Dejar ser

Dice Jorge Bucay, el psicólogo y escritor argentino, que cada vez que nos encontramos con alguien que, con el corazón entre las manos, nos permite ser quienes somos, invariablemente nos transformamos. Porque el verdadero amor no es otra cosa que el deseo inevitable de ayudar al otro para que sea quien es. Mucho más allá de que esa autenticidad sea o no de mi conveniencia. Mucho más allá de que, siendo quien eres, me elijas o no a mí para continuar juntos el camino.” (El camino del encuentro, p. 267-276)
Es muy difícil llegar a conseguirlo, aceptar completamente la forma de ser del otro, del que camina a nuestro lado (esposo o esposa, hijos, hermanos, padres, amigos, etc.). A todos nos cuesta trabajo (a veces mucho) dejar que nuestro prójimo sea tal y como es, no intentar que cambie a como nosotros querríamos que fuera. No nos damos cuenta de que si él o ella cambiaran, dejarían de ser quienes son y, posiblemente, ya no los querríamos igual que antes; porque amamos a la persona, con lo que nos gusta y con lo que no nos gusta de ella. Eso es lo grande del amor: que abarca a toda la persona completa.

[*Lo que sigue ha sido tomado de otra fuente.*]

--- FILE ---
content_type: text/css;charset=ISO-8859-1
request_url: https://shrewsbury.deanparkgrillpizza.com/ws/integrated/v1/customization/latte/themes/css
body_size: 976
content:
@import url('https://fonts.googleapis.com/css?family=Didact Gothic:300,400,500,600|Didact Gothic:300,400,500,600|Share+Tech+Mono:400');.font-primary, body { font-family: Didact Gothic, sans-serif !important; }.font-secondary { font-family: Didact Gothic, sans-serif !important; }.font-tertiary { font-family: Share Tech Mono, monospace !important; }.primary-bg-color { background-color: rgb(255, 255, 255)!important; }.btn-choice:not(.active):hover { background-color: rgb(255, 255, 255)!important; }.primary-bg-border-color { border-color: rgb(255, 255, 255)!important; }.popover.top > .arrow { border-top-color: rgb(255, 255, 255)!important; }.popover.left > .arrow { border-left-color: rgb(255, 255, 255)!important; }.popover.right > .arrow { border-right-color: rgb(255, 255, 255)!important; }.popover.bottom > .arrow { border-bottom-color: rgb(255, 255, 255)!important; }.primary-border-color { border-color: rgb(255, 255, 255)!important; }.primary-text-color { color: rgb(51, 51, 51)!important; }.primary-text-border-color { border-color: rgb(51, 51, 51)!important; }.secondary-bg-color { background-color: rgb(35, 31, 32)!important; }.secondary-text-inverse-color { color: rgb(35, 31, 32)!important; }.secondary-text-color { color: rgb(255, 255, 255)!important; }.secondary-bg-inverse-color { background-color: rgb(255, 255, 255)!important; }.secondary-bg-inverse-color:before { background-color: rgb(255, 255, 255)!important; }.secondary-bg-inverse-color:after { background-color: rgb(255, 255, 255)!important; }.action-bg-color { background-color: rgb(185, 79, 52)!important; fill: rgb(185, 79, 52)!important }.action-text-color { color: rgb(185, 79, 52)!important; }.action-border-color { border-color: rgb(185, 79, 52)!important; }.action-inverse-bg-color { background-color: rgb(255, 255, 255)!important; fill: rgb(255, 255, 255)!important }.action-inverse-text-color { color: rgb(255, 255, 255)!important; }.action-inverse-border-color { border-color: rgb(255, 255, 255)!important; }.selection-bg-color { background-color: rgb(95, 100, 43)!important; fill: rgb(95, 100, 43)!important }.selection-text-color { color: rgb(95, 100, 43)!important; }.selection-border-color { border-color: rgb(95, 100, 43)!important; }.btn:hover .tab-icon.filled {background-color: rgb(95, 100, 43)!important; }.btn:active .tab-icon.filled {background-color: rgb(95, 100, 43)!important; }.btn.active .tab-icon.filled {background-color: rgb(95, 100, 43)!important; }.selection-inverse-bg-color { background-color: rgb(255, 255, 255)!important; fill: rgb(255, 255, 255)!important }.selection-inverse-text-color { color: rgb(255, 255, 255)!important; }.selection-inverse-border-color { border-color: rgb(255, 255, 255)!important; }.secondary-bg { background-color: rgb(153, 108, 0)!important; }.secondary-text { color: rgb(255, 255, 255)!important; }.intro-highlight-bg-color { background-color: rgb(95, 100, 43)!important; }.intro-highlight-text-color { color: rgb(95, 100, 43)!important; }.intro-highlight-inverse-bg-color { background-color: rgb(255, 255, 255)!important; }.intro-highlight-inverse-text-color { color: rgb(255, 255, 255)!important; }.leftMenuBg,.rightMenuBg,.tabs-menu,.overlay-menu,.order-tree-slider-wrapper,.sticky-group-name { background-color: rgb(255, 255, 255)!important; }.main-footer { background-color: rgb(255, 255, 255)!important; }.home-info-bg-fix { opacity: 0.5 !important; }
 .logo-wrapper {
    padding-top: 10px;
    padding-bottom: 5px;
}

El gran secreto de la convivencia en armonía es dejar ser al otro. Cuando yo amo a alguien, lo que deseo es que esa persona llegue a ser todo lo que pueda ser, que explote todo su potencial, que se desarrolle total y absolutamente, aunque eso implique que se aleje de mí. En el caso de los hijos, ¿qué mayor orgullo para unos padres que su hijo consiga la mejor titulación o el mejor de los trabajos? Aunque se tenga que ir a Australia, si es allí donde está su futuro, el mejor porvenir para él. Qué difícil es aceptar que los hijos no son de nadie, sino de sí mismos y de Dios. La misión de los padres es conseguir que un día esos niños pequeños que tanto los necesitaron en un principio, sean dueños de su propia vida y que tengan las ideas muy claras sobre lo que está bien y lo que está mal, que no se dejen llevar por los vientos que hoy soplan por todos lados.
La mejor herencia hoy para un hijo es dotarlo de unos valores morales y de un criterio claro para que sean capaces de decidir por sí mismos sobre su vida y su futuro. Sólo así serán buenos padres el día de mañana, personas coherentes con sus creencias y testimonio para los hijos que puedan tener en un futuro.
Y en el caso de la pareja, ¡cuántas veces hemos oído eso de “ya lo cambiaré”! ¡Qué gran error! Primero, porque nadie cambia si no quiere cambiar. Segundo, porque… qué poco amas a una persona si lo que quieres es modelarla a tu antojo, para que sea como tú quieres que sea (aunque sea “por su bien”, esa excusa que tantas veces hemos oído o incluso dicho). Me viene a la memoria ahora mismo el pasaje del Evangelio de aquel que veía la paja en el ojo ajeno y no veía la viga en el propio. Todos tenemos defectos, y más vale que seamos conscientes de ello antes de ponernos a decirle al otro que debe cambiar en esto o en aquello. Pues en el terreno del matrimonio, esto se puede aplicar a todos: antes de ponernos a echar la bronca al otro, un poquito de reflexión, pensemos que no somos tan perfectos como nos creemos y que seguro que el otro tiene otra “lista negra” de cosas de nosotros que no le gustan. Quizá sería ese un buen ejercicio: conocer un poco más al otro, pararnos y fijarnos en nuestro marido o nuestra mujer, o nuestro novio o novia, y hacer por conocerlo más, porque no se ama lo que no se conoce. Merece la pena intentarlo, ¿no?